Backend Business Localization Plan¶

Goal¶

Define how IRIS should support multilingual user-facing behavior at the backend level so that:

users can understand business narration in API responses, Home Assistant surfaces, event-like delivery surfaces, and operation-status flows;
machine contracts remain canonical and automation-safe;
accepted service/engine and presenter boundaries remain intact;
localization fits the existing governance model instead of becoming a separate mini-architecture.

This document covers backend business localization, not frontend i18n.

Architectural Context¶

The plan must work inside already accepted IRIS constraints:

service layer and analytical engines are already separated;
post-commit side effects are already explicit;
runtime is event-driven and governed by control plane;
HTTP API lives under OpenAPI, capability, and analytical cache governance;
Home Assistant is an external automation and notification host;
the AI layer is a separate capability and must not replace deterministic localization.

Current Repository State¶

At the time of this plan, the repository still had several constraints that must be addressed explicitly rather than hidden under abstractions:

signal and portfolio surfaces still depended on reason: str rather than formalized reason taxonomy;
some API boundary contracts still re-exported app-level schemas too directly;
HTTP cache semantics did not yet vary by language;
settings exposed only a single language field rather than a richer locale policy;
runtime stream messages still used text-first legacy payloads;
the HA integration still consumed raw business reason text;
HA static translations and backend business narration were not cleanly separated.

Therefore, localization cannot start from “translating strings.” It must start from canonical taxonomy and a transport-safe foundation.

Problem¶

The backend mostly returned machine-oriented semantics:

statuses and codes;
reason or message text as free strings;
operation messages as unstructured text;
HA payloads and legacy bus messages without formalized descriptor models.
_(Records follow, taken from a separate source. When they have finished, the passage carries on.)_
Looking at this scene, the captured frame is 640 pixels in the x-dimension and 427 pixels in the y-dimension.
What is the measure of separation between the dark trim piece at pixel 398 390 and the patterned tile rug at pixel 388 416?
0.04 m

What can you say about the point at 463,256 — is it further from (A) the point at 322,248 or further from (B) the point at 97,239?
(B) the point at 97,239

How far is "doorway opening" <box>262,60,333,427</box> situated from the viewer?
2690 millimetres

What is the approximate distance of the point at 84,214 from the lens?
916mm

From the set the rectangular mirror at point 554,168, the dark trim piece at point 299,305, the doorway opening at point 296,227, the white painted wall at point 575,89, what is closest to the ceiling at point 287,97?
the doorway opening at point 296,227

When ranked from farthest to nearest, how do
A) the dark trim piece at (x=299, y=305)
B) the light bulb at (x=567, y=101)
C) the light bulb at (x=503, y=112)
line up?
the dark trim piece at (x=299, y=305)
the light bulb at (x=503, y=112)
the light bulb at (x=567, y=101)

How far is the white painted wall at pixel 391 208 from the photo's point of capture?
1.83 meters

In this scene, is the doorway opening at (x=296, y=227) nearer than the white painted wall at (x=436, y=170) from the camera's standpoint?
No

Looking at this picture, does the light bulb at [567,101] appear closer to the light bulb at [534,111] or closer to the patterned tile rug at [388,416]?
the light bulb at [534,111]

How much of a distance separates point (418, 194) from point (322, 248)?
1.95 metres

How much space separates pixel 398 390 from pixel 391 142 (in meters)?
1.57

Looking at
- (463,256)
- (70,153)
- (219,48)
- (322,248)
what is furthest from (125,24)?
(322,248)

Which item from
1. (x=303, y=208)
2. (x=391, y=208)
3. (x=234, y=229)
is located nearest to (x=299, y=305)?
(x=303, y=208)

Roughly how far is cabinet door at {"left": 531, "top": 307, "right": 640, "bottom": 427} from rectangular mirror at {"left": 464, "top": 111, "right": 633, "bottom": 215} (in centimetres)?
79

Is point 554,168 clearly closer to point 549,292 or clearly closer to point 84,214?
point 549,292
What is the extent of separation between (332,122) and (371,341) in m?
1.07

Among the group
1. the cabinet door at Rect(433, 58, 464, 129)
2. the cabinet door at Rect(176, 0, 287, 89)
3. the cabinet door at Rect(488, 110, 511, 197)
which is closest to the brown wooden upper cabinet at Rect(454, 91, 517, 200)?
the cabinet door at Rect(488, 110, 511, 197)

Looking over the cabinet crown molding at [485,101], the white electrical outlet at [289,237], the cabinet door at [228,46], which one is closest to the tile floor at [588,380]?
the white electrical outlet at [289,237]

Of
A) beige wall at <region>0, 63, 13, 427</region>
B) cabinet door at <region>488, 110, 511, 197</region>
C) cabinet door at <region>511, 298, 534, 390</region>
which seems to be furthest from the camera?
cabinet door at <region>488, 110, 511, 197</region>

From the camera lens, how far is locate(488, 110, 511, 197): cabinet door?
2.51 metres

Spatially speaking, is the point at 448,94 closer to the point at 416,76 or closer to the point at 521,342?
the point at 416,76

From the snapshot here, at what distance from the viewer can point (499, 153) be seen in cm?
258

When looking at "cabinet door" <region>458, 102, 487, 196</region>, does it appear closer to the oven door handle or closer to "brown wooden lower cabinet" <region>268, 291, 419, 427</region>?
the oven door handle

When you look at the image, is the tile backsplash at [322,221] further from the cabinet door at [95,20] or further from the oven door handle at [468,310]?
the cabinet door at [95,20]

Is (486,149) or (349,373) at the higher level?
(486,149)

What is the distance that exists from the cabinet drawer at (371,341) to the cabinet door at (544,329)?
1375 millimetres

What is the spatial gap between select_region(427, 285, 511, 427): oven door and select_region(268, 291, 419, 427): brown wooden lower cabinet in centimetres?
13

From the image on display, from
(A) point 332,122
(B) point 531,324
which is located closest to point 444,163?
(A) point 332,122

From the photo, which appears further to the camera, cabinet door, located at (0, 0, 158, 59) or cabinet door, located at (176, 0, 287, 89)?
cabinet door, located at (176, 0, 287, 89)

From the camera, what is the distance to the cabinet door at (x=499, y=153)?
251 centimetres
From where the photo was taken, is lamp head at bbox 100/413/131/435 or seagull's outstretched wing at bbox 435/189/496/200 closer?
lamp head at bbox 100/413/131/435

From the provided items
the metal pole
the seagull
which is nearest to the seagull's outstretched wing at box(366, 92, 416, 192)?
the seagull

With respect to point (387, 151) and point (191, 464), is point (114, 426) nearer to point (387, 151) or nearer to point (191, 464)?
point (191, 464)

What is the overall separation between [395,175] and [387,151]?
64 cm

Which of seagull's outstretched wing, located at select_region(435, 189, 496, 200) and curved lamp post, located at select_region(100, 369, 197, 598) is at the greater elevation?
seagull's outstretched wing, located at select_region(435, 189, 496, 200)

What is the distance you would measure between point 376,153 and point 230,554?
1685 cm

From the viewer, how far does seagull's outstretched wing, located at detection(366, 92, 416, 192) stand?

That is acceptable for automation, but insufficient for humans:

users see system vocabulary instead of understandable messages;
free-text reason fields are hard to translate and hard to stabilize;
output language is not properly controlled in API cache semantics or HA delivery;
translation and business truth can easily get mixed inside boundary code.

Scope¶

This plan covers backend-owned human-facing text only:

human-readable business messages in API responses;
event, SSE, or push payloads that are not machine-only;
persisted notifications or similar backend-owned artifacts;
deterministic summaries and briefs that are not AI-generated.

This plan does not cover:

frontend i18n;
arbitrary user content translation from the database;
AI-generated freeform translation as the primary mechanism;
translation of machine identifiers such as BUY, SELL, signal_created, or market_regime_changed.

Core Idea¶

The business logic itself is not translated.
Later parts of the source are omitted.